Thursday, June 14, 2012


I've been spending most of my summer nights running through the quiet streets of our Northern California town, all while listening to Ellie Goulding's Lights. I tend to lose myself inside my own mind, feeling the wind shuffle me along the rocks and watching the sun disappear behind the hills. 

It feels like pure freedom.

I consistently daydream during this chunk of time. Lately, the thoughts keep coming back to the same thing, my desire to get back to what feeds me which is to write fictional stories. For a long time that has been my passion..ever since I was a little girl. But at some point in my life I found myself frozen in the haze of the fear. It encompassed me like an unfriendly & treacherous fog, spreading its feelings of self doubt all around me. I would start stories and not finish them on paper once they were finished in my head or stop relating to the characters half way through. I have been afraid of rejection and succumbed to the fact that most likely my words would  never be given the chance to leap off the pages and into someone else's head, so why even bother? It seems that it's truly hard to get your work published these days, which makes the goal of being an author feel unobtainable. 
I don't know why this seed of negativity was planted, because normally that's just not my style. But with all of these thoughts dominating my head space and pulsating around, the solution has been getting louder and louder and I am no longer able to ignore it. I figure it's time for me to conquer the fear and reach towards a new goal. And if I am being honest with myself, what better way to spend the last year of my 20's? 
However, bigger than all of these revelations, is the fact that I haven't felt this fire inside of me in a long time. And last night while putting on the same old, worn-out sneakers and tying up the loose hairs from around my face, I felt was the same spark I felt before deciding to start this blog. That was not only encouraging but comforting because it felt familiar. 
So here I go. A new story idea floating around in my head...pulling itself together, taking on its own form and feelings of vulnerability and using my hands and voice to tell it. I'm not sure what will come of it but no matter how it ends up I am just glad I get to share this process with all of you. 
Have any of you ever been afraid to do what you love or am I the only oddball? Please join me in the fight to keep reaching for different goals and to keep dreaming..
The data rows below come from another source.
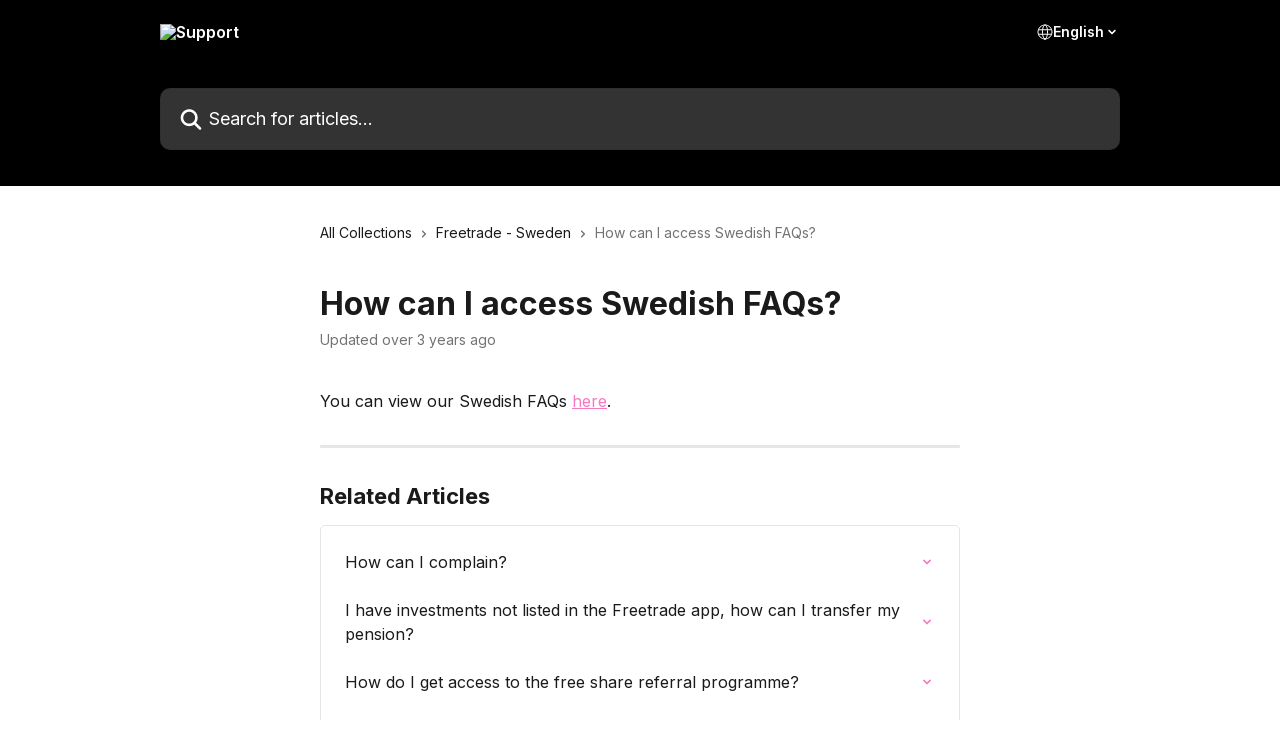

--- FILE ---
content_type: image/svg+xml
request_url: https://intercom.help/freetrade/assets/svg/icon:social-linkedin/ffffff
body_size: -472
content:
<svg xmlns="http://www.w3.org/2000/svg" viewBox="0 0 16 16" style="stroke: #ffffff;">
  <path stroke-width="0" fill="#ffffff" fill-rule="evenodd" clip-rule="evenodd" d="M2.24927 4.16968C3.34257 4.16968 4.01312 3.44081 4.01312 2.5516C3.99854 1.61865 3.34257 0.918945 2.26385 0.918945C1.19971 0.918945 0.5 1.61865 0.5 2.5516C0.5 3.45539 1.17055 4.16968 2.22012 4.16968H2.24927ZM3.61954 14.6067V5.47409H0.5V14.6067H3.61954ZM5.96694 14.7817L5.96596 15.0805C5.96596 15.0805 5.96633 14.9733 5.96694 14.7817ZM9.0855 7.01904V5.69275H5.96596C5.99185 6.45636 5.97177 13.2645 5.96694 14.7817H9.0855V9.83269C9.0855 9.55572 9.10007 9.26418 9.18754 9.07467C9.4062 8.50616 9.93098 7.93764 10.791 7.93764C11.9281 7.93764 12.38 8.7977 12.38 10.0659V14.7817H15.4995V9.70149C15.4995 6.8152 13.9543 5.47409 11.8989 5.47409C10.2462 5.47409 9.51254 6.37924 9.0855 7.01904Z"/>
</svg>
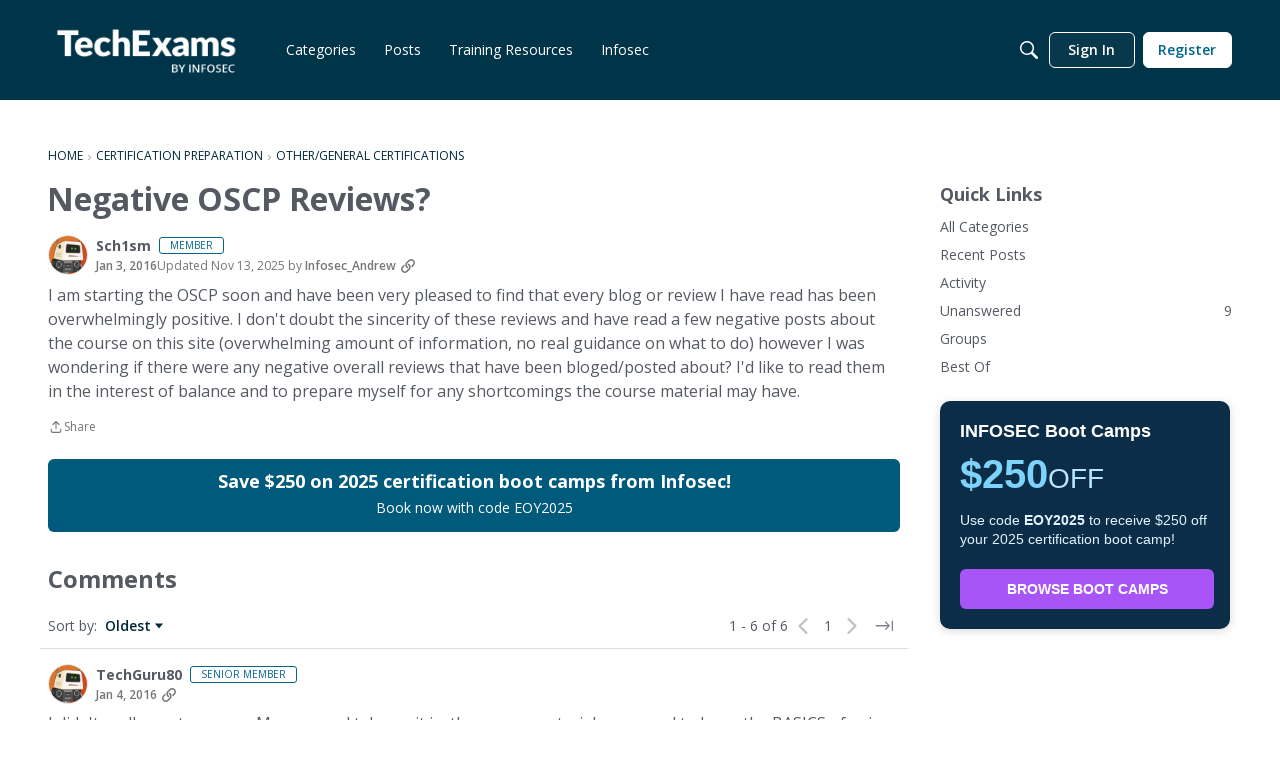

--- FILE ---
content_type: application/x-javascript
request_url: https://community.infosecinstitute.com/dist/v2/layouts/entries/addons/Polls/layouts.DyLm2jK3.min.js
body_size: -248
content:
import{C as l}from"../../../chunks/addons/vanilla/CommentsBulkActionsContext.ClNdch92.min.js";l.registerPostType({value:"poll",label:"Poll"});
  1. I know exactly what it feels like!
    I thought I would share this, if you don't already read her blog, I suggest it.
    Emily from Chatting at the sky wrote a book and talks a lot about fear. She breaks it down in post after post of the most beautiful words. You will love it.
    Here is a link to one of her posts, but I dare you to stop at just one.

  2. Jessica thank you SO MUCH for sharing. I am loving this blog & I will be reading it, :.)

  3. It sounds like the perfect way to close out your 20's. It is a gift to have the desire for something specific. At 32 with a job that I like, but doesn't fulfill on a creative level and since I don't know what will, there is a hole there that I haven't figured out yet. So do it for yourself, and those of us who haven't figured it out yet:)

  4. This is such a beautiful post. I adore your articulation of recognizing the "spark" and its familiarity. I have been in such a funk and your words have inspired me to find my own spark again. Thank you. Please post teasers of your writing when you get some. I have no doubt it will be lovely. xx

  5. Thank you for writing this. I have recently been striving to work toward the one life goal as well. It sometimes seem that we are our biggest critics and that even the people we would hope would bring us up and encourage us seem to often be the ones to drag us down; but you keep trying! Don't let their doubt become yours. I believe that other doubt us because they know they could never be that grate themselves. So you prove them wrong! Prove yourself wrong! live after your dreams and never stop reaching! <3

  6. All of you are super sweet & make me feel like I can do it! I'll be happy to post teasers along the way ;.) I hope you all find what drives you in your hearts...hold onto it & don't let go. Thanks again for your sweet words! Much love xoxo.